Fieller’s theorem is also valid in the more general setting where we are given two independent samples $X_1, \dots, X_n$ and $Y_1, \dots, Y_m$ (rather than paired samples), and use unbiased estimators for the means and independent unbiased estimators for the covariances. Reference 2 notes that the degrees of freedom for the $t$ distribution needs to be chosen appropriately in this case.

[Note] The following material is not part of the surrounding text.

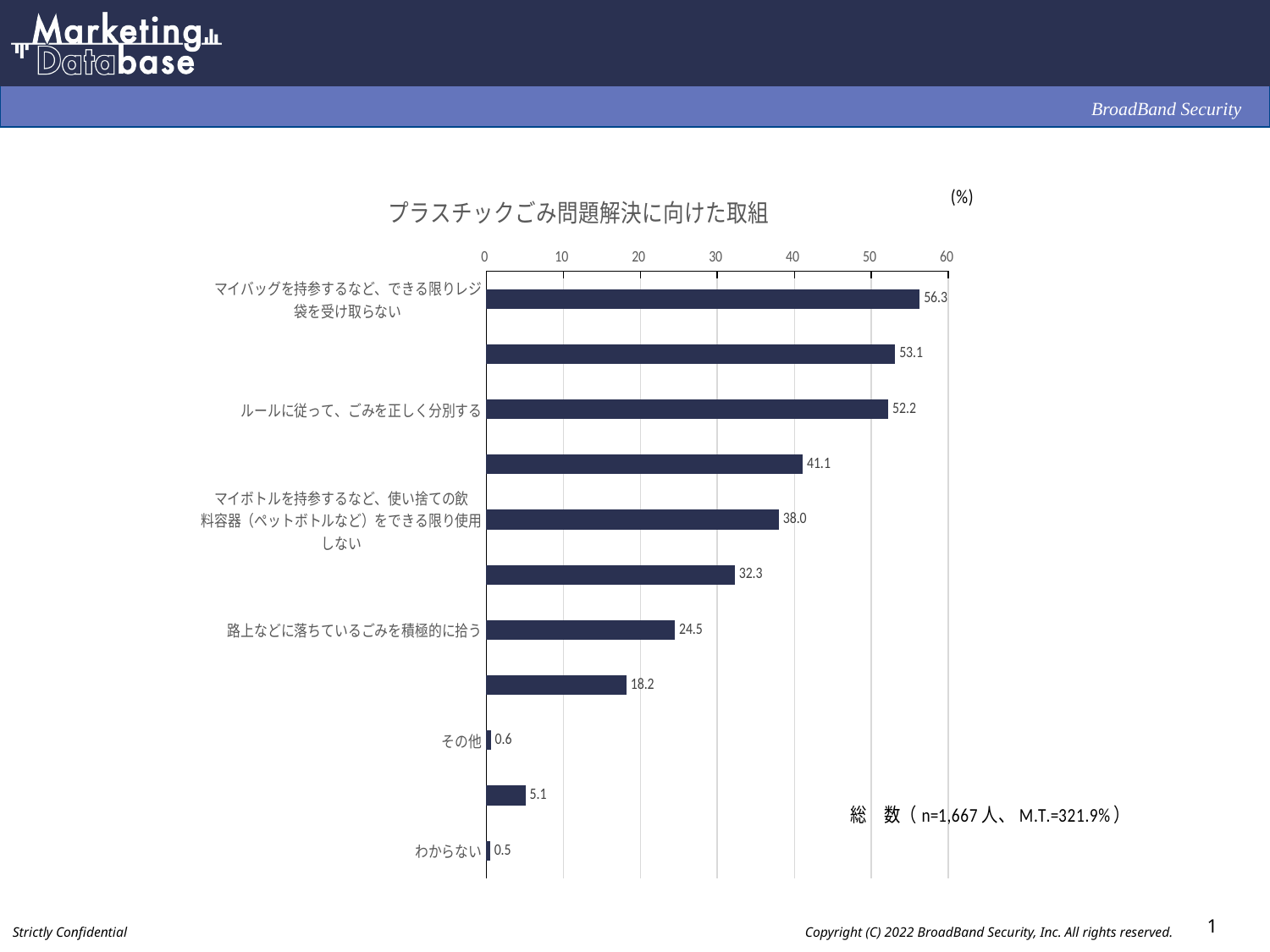
What is the value for 「ルールに従って、ごみを正しく分別する」? 52.2 What is the value for 「わからない」? 0.5 What is the difference between the values for 「マイバッグを持参するなど、できる限りレジ袋を受け取らない」 and 「ルールに従って、ごみを正しく分別する」? 4.1 What kind of chart is shown on the slide? Bar chart Which is larger: the value for 「マイボトルを持参するなど、使い捨ての飲料容器（ペットボトルなど）をできる限り使用しない」 or for 「路上などに落ちているごみを積極的に拾う」? マイボトルを持参するなど、使い捨ての飲料容器（ペットボトルなど）をできる限り使用しない What is the value for 「マイボトルを持参するなど、使い捨ての飲料容器（ペットボトルなど）をできる限り使用しない」? 38.0 What is the value for 「マイバッグを持参するなど、できる限りレジ袋を受け取らない」? 56.3 What is the value for 「路上などに落ちているごみを積極的に拾う」? 24.5 What is the value for 「その他」? 0.6 Which category has the highest value? マイバッグを持参するなど、できる限りレジ袋を受け取らない How many bars are plotted in the chart? 11 What is the title of the chart? プラスチックごみ問題解決に向けた取組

I like the way Reference 2 explicitly lays out the 3 possibilities for the Fieller confidence set:

\begin{aligned} R_\text{Fieller} = \begin{cases} (-\infty, \infty) &\text{if } q_\text{complete}^2 \leq q^2, \\ (-\infty, \min(\ell_1, \ell_2)] \cup [ \max(\ell_1, \ell_2), \infty) &\text{if } q_\text{exclusive}^2 < q^2 < q_\text{complete}^2, \\ [\min(\ell_1, \ell_2), \max(\ell_1, \ell_2) ] &\text{otherwise.} \end{cases} \end{aligned}

The first case corresponds to the setting where both $\mathbb{E}[X]$ and $\mathbb{E}[Y]$ are close to 0: here, we can’t really conclude anything about the ratio. The second case corresponds to the setting where $\mathbb{E}[Y]$ is close to zero while $\mathbb{E}[X]$ is not: here the ratio is something like $C/\epsilon$ or $-C/\epsilon$ where $C$ is a big constant while $\epsilon$ is small. The final case corresponds to the setting where both quantities are not close to zero. The Wikipedia article for Fieller’s theorem describes the confidence set using a single formula. Even though all 3 cases above are contained within this formula, I found the formula a little misleading because on the surface it looks like the confidence set is always of the form $[a, b]$ for some real numbers $a$ and $b$.

References:

1. Fieller, E. C. (1932). The distribution of the index in a normal bivariate population.
2. Von Luxburg, U., and Franz, V. H. (2009). A geometric approach to confidence sets for ratios: Fieller’s theorem, generalizations and bootstrap.